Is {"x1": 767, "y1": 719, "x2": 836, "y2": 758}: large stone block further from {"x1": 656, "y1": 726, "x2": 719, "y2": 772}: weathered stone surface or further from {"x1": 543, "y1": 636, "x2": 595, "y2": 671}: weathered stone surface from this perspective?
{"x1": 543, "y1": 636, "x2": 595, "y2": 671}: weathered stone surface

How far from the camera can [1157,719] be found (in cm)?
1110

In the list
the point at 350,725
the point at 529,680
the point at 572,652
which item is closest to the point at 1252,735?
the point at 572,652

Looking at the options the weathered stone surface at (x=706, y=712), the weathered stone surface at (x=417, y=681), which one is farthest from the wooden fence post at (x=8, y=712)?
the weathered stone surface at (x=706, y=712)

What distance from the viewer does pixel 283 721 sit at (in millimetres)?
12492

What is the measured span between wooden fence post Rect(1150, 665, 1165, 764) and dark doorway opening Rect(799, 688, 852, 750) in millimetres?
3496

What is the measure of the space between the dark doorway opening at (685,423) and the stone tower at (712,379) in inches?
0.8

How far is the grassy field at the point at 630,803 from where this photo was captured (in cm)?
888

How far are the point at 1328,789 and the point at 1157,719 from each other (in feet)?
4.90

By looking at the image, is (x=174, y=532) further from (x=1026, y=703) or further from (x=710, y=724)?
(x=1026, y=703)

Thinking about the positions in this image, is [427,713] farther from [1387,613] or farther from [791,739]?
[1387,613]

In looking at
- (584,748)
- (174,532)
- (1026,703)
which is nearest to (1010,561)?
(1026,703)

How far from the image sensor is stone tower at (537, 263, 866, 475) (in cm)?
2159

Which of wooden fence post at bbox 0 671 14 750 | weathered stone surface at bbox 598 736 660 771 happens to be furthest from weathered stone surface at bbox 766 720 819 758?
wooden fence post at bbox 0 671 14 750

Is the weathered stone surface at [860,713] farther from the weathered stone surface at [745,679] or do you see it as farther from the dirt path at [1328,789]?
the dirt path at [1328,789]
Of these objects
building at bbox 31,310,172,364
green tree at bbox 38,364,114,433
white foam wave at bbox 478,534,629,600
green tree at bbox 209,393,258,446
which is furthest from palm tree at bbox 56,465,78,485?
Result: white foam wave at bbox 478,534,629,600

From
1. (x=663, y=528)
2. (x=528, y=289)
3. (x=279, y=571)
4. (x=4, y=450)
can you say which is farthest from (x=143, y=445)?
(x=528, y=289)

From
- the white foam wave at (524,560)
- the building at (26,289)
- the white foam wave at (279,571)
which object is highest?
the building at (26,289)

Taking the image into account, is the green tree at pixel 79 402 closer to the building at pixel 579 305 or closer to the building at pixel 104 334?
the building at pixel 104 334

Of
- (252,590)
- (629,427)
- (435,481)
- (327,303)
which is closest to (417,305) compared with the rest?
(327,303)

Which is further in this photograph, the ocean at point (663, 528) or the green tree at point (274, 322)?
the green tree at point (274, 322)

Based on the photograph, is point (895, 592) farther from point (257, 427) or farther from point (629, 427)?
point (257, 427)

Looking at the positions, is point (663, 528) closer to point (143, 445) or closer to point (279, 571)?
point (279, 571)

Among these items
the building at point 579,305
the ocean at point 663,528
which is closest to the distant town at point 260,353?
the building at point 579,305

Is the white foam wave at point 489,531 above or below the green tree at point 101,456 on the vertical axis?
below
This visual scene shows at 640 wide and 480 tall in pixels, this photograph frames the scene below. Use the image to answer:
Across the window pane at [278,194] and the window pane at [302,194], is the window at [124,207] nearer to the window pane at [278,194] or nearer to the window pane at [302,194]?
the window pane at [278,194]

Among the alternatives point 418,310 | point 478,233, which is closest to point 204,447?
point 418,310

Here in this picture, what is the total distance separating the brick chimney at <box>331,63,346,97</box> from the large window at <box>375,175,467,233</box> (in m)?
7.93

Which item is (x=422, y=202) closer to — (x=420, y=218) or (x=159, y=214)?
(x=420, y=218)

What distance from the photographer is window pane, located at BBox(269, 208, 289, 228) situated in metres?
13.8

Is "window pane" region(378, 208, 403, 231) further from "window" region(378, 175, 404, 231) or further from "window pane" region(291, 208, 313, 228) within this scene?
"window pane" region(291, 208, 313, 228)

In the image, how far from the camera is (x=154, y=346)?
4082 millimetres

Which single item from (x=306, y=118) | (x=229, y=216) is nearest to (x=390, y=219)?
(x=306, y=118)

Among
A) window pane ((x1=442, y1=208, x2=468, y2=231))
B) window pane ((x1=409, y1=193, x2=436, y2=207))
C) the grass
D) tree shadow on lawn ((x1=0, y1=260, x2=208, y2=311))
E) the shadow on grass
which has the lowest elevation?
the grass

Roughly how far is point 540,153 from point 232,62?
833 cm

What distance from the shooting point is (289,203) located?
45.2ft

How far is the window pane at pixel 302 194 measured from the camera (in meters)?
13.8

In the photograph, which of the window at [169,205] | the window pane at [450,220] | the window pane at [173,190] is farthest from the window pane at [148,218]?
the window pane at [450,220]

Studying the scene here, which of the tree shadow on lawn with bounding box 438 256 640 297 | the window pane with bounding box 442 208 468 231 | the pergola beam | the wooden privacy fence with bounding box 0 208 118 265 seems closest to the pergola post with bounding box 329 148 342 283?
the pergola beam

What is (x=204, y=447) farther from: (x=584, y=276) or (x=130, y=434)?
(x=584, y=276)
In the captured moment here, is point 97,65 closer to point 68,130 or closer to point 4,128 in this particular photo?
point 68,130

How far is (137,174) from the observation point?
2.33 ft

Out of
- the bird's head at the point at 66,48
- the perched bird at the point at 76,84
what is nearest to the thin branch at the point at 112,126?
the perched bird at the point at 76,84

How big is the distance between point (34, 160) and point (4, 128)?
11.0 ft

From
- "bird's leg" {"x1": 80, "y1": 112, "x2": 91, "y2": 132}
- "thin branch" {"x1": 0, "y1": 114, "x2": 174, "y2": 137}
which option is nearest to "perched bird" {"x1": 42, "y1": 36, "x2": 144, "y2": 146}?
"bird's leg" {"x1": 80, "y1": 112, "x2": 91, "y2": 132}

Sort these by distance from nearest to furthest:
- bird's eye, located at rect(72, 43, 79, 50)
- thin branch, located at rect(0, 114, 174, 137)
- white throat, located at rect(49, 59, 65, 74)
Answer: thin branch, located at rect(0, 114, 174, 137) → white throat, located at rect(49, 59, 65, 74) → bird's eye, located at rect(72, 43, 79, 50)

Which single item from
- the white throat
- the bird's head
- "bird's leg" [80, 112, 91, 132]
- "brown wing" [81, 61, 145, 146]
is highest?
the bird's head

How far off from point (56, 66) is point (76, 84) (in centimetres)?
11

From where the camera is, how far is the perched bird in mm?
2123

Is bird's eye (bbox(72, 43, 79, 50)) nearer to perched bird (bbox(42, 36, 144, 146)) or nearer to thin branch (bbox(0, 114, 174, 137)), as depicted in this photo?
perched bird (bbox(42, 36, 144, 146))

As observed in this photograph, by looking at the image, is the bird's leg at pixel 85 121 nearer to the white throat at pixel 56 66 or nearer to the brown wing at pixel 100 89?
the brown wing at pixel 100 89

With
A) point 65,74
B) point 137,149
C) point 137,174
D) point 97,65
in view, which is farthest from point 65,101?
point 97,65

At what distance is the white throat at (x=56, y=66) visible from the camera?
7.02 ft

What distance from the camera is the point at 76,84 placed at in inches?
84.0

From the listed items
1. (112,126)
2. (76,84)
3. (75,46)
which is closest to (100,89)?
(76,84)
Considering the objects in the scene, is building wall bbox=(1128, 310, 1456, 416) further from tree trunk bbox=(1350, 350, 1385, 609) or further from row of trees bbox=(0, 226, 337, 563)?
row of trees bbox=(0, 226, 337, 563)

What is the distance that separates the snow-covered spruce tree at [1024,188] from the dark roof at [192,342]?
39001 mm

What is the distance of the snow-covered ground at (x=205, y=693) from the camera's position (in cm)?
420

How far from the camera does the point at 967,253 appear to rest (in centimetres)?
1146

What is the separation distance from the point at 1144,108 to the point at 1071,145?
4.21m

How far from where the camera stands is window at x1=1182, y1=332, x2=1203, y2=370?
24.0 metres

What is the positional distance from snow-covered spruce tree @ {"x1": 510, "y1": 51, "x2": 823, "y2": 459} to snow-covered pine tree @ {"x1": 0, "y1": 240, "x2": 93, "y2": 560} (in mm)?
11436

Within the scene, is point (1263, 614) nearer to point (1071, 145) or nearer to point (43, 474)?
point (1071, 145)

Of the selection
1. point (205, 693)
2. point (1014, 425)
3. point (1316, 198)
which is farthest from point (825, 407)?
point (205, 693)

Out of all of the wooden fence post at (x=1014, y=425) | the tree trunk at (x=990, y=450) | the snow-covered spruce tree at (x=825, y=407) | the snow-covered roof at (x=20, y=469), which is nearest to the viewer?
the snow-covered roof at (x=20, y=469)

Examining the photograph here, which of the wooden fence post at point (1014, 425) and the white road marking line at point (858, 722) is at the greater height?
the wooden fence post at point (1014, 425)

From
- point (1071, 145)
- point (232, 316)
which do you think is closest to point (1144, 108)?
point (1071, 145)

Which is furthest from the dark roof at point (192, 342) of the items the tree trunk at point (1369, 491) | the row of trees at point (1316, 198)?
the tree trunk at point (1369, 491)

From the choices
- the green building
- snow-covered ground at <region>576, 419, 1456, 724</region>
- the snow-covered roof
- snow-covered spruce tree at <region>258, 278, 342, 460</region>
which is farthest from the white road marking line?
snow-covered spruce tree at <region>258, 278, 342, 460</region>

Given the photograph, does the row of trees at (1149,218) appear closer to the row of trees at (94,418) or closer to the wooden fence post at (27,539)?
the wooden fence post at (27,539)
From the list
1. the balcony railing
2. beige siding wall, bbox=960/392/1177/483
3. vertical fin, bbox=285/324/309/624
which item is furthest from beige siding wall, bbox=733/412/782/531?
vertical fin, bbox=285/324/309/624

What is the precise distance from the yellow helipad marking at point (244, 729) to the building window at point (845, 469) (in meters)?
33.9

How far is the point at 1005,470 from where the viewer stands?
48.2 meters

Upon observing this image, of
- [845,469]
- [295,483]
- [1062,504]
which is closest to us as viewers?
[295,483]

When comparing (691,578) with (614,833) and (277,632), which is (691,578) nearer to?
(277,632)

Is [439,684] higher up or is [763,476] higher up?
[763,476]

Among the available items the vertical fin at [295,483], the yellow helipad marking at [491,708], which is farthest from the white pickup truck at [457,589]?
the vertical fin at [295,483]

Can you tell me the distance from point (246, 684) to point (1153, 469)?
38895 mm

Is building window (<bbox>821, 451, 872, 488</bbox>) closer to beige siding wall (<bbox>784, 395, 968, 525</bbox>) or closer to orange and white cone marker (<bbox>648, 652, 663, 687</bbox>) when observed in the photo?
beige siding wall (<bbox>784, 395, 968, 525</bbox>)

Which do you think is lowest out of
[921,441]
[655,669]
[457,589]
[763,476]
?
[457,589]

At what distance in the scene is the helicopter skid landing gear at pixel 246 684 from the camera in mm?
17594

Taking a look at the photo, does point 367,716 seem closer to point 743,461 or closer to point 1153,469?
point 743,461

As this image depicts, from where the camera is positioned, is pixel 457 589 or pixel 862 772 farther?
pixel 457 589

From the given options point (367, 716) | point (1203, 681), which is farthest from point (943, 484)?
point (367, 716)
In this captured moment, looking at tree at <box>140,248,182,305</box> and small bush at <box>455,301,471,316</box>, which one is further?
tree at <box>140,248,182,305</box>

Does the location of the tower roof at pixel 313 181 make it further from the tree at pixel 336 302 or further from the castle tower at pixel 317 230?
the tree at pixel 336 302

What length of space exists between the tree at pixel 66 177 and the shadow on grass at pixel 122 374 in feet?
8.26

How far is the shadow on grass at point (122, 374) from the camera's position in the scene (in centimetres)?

_ _ _ _

Objective
Copy out the records word for word, beginning with the line that contains "By looking at the image, is (x=174, y=532)" and ending with the line that contains "Result: white foam", including both of those lines.

Solution to this exercise
By looking at the image, is (x=174, y=532) further from (x=1026, y=703) or further from (x=710, y=724)?
(x=1026, y=703)

Thinking about the positions in this image, is [427,713] farther from [1387,613] or farther from [791,739]?
[1387,613]

In looking at
- (584,748)
- (174,532)
- (1026,703)
which is nearest to (1010,561)?
(1026,703)

How far from the image sensor is stone tower at (537, 263, 866, 475) (in cm)?
2159

Which of wooden fence post at bbox 0 671 14 750 | weathered stone surface at bbox 598 736 660 771 happens to be furthest from weathered stone surface at bbox 766 720 819 758?
wooden fence post at bbox 0 671 14 750

Is the weathered stone surface at [860,713] farther from the weathered stone surface at [745,679] or do you see it as farther from the dirt path at [1328,789]?
the dirt path at [1328,789]
Of these objects
building at bbox 31,310,172,364
green tree at bbox 38,364,114,433
white foam wave at bbox 478,534,629,600
green tree at bbox 209,393,258,446
which is furthest from palm tree at bbox 56,465,78,485?
Result: white foam wave at bbox 478,534,629,600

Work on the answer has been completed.